The incidence of hyperperfusion-induced ICH among patients with near total occlusion was significantly higher than among those without. In addition, patients with poor compensation of Willis’ Circle were more likely to develop the complication. Five of the seven patients had no development of either anterior or posterior circulations, and two had no development of anterior circulation and poor development of posterior circulation.

 

All patients received preoperative CT perfusion, and TTP index was defined as the TTP ratio between the affected and contralateral side.
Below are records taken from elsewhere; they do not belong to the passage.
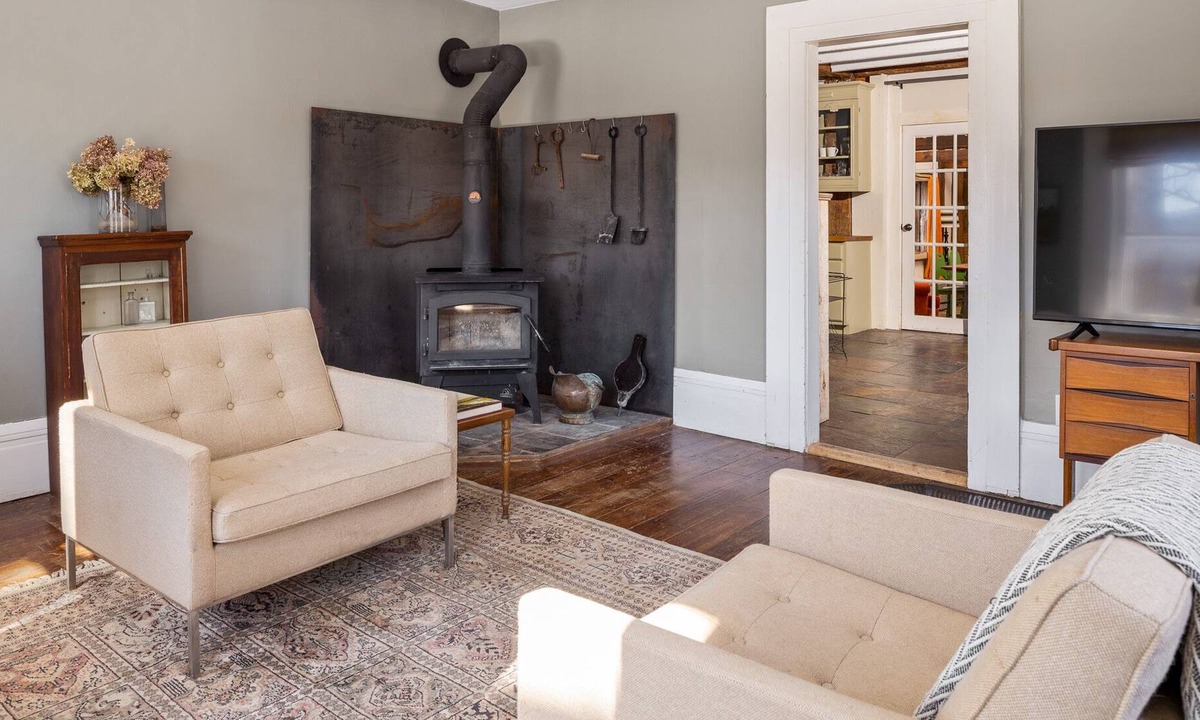 East Durham House | Rustic Cabin 5 Bedroom with Indoor Fireplace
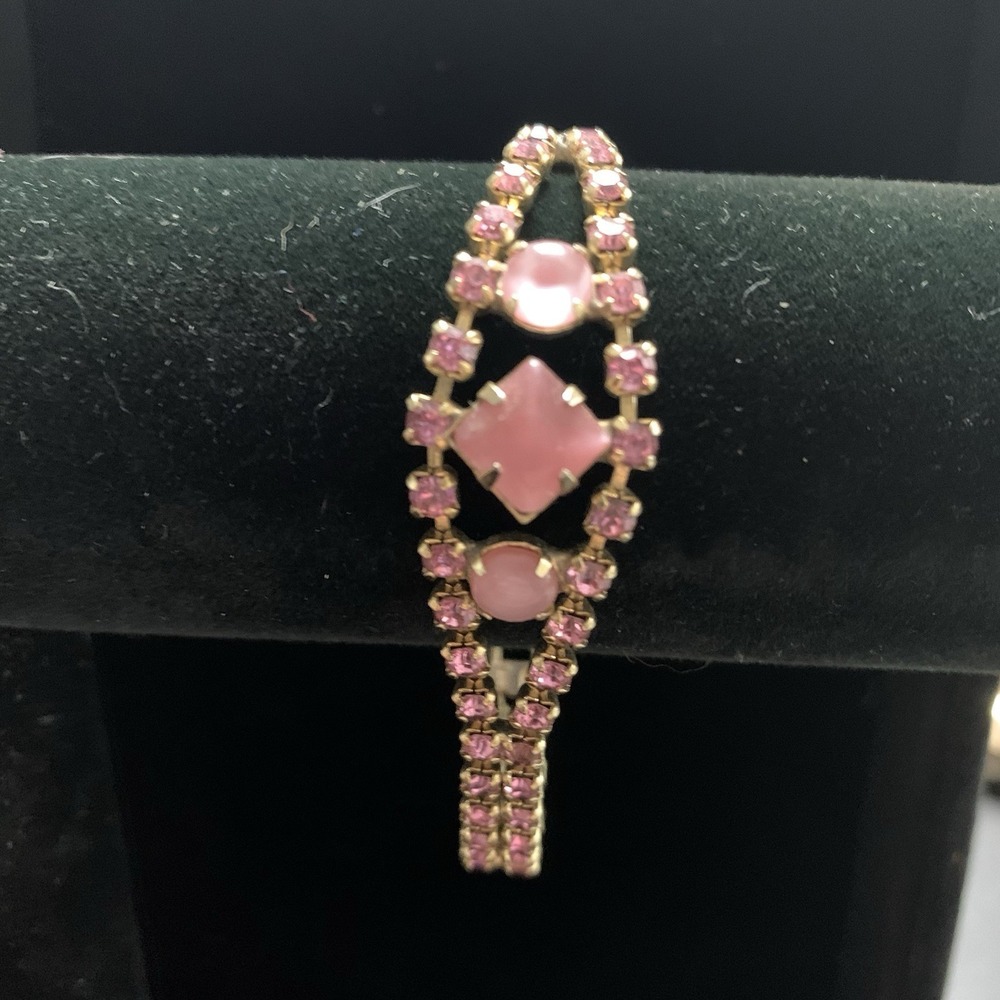 Vintage Pink Rhinestone Double Strand Gold Tone Bracelet Princess Cut‎ Center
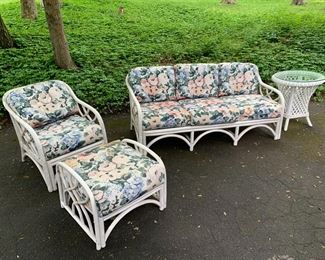 White rattan sunroom set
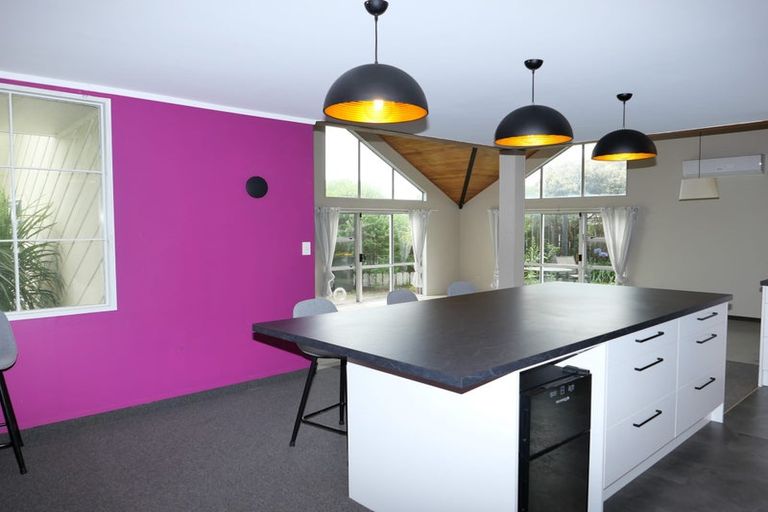 Photo of property in 36 Freyberg Crescent, Waikanae Beach, Waikanae, 5036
TTP index was significantly different between patients with versus without hyperperfusion-induced ICH.

 

Factors Associated With Hyperperfusion-Induced ICH

 

With

(n = 7)

Without

(n = 203)

P Value

Near Total Occlusion

10.1%

0%

< 0.001

Good Compensation of Anterior and Posterior Circulation

0%

19.2%

< 0.001

TTP Index

1.30 ± 0.15

1.15 ± 0.10

< 0.001

 

An analysis of the receiver operating characteristic curve indicated that patients with TTP index > 1.22 were more likely to develop hyperperfusion-induced ICH, with a sensitivity of 100% and specificity of 75.9%.

 

Close Monitoring Needed

 

“We should control perioperative blood pressure,” recommend the authors. “For patients with a high risk of hyperperfusion-induced ICH, staged treatment may be considered,” although they acknowledge a need to develop an appropriate plan for staged treatment as well as studies to evaluate its safety and efficacy in this clinical context.

 

They also recommend strict postsurgical monitoring of patients with a preoperative TTP index > 1.22, near complete occlusion, and poor compensation of both anterior and posterior circulations.

 


 

Source:

Zhang L, Dai D, Li Z, et al. Risk factors for hyperperfusion-induced intracranial hemorrhage after carotid artery stenting in patients with symptomatic severe carotid stenosis evaluation. J NeuroIntervent Surg. 2018;Epub ahead of print.

 

Disclosures:

Zang reports no relevant conflicts of interest.